-- Given data follows --

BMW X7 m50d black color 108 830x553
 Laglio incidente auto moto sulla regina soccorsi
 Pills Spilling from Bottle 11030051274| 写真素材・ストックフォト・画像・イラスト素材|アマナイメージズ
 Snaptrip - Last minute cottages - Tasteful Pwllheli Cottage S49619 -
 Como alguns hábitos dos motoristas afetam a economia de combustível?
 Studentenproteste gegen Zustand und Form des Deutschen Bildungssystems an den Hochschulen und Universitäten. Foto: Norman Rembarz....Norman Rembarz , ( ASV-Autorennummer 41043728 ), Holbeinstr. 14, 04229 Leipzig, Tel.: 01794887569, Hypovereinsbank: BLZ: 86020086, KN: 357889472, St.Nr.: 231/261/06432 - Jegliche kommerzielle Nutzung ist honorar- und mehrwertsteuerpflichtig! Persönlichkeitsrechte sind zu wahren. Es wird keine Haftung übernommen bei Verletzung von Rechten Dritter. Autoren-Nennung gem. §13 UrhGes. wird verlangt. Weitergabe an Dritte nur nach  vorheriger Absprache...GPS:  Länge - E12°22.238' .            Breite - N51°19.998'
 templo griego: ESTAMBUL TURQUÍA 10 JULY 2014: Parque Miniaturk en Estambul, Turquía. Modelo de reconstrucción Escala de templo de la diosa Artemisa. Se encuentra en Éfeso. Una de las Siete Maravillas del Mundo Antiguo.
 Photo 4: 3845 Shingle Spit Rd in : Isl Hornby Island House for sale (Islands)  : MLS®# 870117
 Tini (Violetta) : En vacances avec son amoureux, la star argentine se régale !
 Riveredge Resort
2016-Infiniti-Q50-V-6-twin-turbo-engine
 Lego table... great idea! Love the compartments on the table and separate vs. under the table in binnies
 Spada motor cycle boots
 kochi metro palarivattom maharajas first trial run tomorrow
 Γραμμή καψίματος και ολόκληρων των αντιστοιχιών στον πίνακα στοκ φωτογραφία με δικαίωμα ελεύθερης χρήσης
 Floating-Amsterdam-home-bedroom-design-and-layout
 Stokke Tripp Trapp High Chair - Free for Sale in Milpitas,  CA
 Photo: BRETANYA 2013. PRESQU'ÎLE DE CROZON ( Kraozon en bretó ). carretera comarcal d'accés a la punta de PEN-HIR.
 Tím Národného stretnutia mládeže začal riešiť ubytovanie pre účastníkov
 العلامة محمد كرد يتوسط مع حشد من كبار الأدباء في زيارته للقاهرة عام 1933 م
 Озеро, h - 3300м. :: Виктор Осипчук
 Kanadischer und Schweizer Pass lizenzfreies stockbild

-- Given data concluded --

* _Activity_
All lines from the opening of the listing above through the line that contains "Snaptrip - Last" should be given again exactly, and nothing more.

* _Answer box_
BMW X7 m50d black color 108 830x553
 Laglio incidente auto moto sulla regina soccorsi
 Pills Spilling from Bottle 11030051274| 写真素材・ストックフォト・画像・イラスト素材|アマナイメージズ
 Snaptrip - Last minute cottages - Tasteful Pwllheli Cottage S49619 -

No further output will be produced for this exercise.